FYI Ramirez was the Spanish Luthier who made cedar top classical guitars popular and a viable option largely because of the dimensional stability of red cedar from the West Coast of North America and the fact that it does not require the aging or playing in that spruce topped guitars to sound loud across the register if well built. His designs for cedar topped guitars became extremely popular after Segovia started to perform on a custom built one and therefore the design was copied endlessly because the laminated sides and even the back in some instances of Ramirez guitars made them more stable when shipped around the world. By and large they could sound good but you had to luck out to get a really good one. Same as any decently made factory guitar regardless of price. 

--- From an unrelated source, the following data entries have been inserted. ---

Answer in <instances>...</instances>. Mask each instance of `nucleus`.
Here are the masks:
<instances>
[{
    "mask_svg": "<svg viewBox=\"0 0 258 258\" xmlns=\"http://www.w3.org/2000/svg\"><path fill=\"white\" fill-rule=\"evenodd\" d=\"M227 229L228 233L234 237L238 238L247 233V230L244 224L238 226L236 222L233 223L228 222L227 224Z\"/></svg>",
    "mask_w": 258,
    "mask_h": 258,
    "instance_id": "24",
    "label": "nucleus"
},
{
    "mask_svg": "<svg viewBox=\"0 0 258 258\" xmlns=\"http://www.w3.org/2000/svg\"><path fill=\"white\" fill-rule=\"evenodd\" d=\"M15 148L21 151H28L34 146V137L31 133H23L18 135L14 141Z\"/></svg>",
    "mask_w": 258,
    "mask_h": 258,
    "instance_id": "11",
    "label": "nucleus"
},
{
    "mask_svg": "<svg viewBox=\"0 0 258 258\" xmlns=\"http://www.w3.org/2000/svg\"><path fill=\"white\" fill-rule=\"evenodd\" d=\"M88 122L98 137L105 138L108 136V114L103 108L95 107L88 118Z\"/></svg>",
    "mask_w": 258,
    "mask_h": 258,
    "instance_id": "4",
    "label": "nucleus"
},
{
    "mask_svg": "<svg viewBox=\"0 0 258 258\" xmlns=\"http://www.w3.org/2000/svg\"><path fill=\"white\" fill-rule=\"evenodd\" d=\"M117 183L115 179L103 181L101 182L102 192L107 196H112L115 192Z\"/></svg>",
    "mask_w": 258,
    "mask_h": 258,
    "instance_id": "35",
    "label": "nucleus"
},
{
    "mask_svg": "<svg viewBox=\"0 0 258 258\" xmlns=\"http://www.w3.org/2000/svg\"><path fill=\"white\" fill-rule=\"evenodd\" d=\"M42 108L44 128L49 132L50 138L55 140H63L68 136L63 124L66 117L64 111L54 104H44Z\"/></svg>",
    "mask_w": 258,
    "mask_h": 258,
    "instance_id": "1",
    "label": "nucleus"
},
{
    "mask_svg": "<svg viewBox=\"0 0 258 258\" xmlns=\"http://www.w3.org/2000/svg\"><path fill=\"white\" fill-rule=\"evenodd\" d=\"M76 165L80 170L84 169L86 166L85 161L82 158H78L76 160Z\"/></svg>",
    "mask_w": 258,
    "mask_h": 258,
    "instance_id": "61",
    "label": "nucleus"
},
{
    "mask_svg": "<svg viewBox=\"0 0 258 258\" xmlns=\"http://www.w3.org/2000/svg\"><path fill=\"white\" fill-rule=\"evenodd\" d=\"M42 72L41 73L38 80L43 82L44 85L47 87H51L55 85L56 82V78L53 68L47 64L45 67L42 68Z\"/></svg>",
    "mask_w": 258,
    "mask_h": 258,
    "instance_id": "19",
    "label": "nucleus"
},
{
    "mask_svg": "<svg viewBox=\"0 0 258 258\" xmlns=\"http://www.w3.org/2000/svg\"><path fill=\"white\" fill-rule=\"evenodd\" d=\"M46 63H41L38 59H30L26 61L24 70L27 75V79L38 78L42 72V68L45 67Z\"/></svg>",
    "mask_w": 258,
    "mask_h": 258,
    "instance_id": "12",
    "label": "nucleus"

To this very day many highbrow classical guitar aficionados dismiss the cedar top Japanese made guitars because they are not a Ramirez with "French polish" and if they are spruce top guitars they do not really have the mandatory "European spruce top that has been blessed by the Pope" otherwise they are not high end classical guitars. MEOW

My guitar has had the finish redone, but I am different I like the look of a well played great sounding weathered guitar with a French polish like an old violin... that is barring putting holes in it like Willy Nelson did with his nylon string guitar.


----------



## JamesW1988 (Sep 18, 2020)

I


Rick9 said:


> I've had this super old, 1969, beatup classical guitar for awhile that was handed down to me. It is made in Japan and the luthier used beautiful woods -- Spruce and solid Brazilian Rosewood B/S. So I assume at point it was a high quality instrument
> 
> However, not many guitars like this come in such terrible condition. So I don't really know if it is worthless or actually expensive, no references. I care mainly about the fact I enjoy playing it, but curiousity does make me wonder what it's worth. If anyone is an expert on this, I'll attach some images below too
> The label inside says: 1969 Guitarra Tamura P50
> ...


it looks great!


----------